I’m Pasquale, student of the Energy Engineering –  Energy for Development track of Politecnico di Milano. My Master Course focuses on the technical-economic and environmental sustainability of energy systems in different geographical contexts (rural, national and international). So, I decided to embark on this trip, left Italy and flew to Kenya to work in the E4Impact Accelerator with local african entrepreneurs.

Among my tasks, I had to help the entrepreneurs with training and coaching workshops especially in Energy and Technology as thematic areas, I have also participated in activities related to organization, facilitation, capacity-building processes for green and renewable energy enterprises. Moreover, in collaboration with venture builders, I dealt with reporting tasks for David Cheboryot, the Manager of East Africa operations of the E4Impact Foundation.

All these weeks of internship offered several insights and ideas. I had the chance to join the meetings with companies first at the Accelerator, face to face or via email and calls, then at the companies’ headquarters. These mixed modalities helped me to establish a closer relationship and to understand the core of each business.

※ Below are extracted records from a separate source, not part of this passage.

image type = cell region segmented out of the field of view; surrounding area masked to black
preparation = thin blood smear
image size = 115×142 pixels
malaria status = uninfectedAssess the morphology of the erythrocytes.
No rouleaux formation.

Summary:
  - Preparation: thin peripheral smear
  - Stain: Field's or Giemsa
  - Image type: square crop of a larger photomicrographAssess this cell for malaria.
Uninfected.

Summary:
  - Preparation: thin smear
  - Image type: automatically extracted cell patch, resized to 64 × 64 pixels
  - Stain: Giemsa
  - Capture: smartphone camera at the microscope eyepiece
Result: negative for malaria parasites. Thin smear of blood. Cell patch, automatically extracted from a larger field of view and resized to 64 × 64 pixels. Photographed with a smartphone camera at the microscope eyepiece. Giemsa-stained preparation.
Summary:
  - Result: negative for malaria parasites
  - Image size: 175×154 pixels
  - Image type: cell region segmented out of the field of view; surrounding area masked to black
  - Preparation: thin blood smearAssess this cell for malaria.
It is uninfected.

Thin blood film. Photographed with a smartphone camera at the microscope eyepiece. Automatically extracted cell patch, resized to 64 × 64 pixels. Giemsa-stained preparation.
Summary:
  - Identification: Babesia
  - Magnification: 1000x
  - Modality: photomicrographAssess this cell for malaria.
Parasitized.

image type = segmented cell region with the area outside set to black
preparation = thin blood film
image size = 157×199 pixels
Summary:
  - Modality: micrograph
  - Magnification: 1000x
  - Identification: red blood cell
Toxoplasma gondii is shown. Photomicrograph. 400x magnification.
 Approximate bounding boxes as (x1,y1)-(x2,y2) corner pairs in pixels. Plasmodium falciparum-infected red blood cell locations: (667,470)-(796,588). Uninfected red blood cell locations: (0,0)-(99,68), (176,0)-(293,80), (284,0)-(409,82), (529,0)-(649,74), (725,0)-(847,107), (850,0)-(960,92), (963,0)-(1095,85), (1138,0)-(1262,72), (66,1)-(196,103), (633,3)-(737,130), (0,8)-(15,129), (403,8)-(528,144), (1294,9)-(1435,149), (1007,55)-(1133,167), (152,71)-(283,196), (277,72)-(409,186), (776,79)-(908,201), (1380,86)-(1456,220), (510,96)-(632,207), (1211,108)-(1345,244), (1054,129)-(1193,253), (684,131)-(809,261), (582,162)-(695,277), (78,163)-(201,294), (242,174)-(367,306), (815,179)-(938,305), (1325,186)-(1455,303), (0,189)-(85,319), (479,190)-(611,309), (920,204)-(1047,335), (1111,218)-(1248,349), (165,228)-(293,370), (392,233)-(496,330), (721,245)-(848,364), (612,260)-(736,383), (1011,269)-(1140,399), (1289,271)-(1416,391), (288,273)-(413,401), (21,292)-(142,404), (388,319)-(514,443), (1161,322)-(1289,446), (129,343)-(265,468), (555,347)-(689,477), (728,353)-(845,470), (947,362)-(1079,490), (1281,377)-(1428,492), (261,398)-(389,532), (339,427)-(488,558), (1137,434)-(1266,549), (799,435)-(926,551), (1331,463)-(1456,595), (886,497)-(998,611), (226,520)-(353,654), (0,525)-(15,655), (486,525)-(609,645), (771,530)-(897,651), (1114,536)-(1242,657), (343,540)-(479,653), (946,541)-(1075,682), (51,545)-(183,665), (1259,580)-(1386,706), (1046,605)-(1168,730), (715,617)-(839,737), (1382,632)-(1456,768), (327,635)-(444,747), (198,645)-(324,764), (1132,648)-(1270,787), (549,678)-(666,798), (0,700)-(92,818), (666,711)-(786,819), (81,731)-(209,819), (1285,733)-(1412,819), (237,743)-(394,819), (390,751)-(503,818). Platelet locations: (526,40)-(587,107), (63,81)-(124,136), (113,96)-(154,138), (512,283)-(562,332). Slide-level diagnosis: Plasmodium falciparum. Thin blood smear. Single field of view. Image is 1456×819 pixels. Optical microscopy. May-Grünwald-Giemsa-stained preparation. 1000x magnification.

I got to know many people during my stay: Kenyans, Ugandans, Ethiopians, and even many Italians (many of whom were there for Civil Service). This was also another significant key: to weave relationships with all the people I met on my journey. Whether it was with colleagues, Italians or Kenyans, it didn’t matter, because everyone turned out to be helpful and always ready to lend a hand if needed. I was lucky to meet people who showed me genuine and sincere feelings.

It wasn’t all peaches and dandelions. At least at the beginning of this experience, the different habits, culture and food represented some challenges and changes to be faced. However, I must say that all of them turned out to be interesting and enriching discoveries for me.

The decision to go to Nairobi emerged from a desire to do something impactful at this stage of my studies, which could have been also aligned with my interests. As far as I am concerned, every aspect of this experience was a new discovery, and it has given me a further enrichment to my previous experiences abroad.

As I told my Kenyan friends before leaving Nairobi “Kwaheri marafiki”, hence “see you soon my friends”.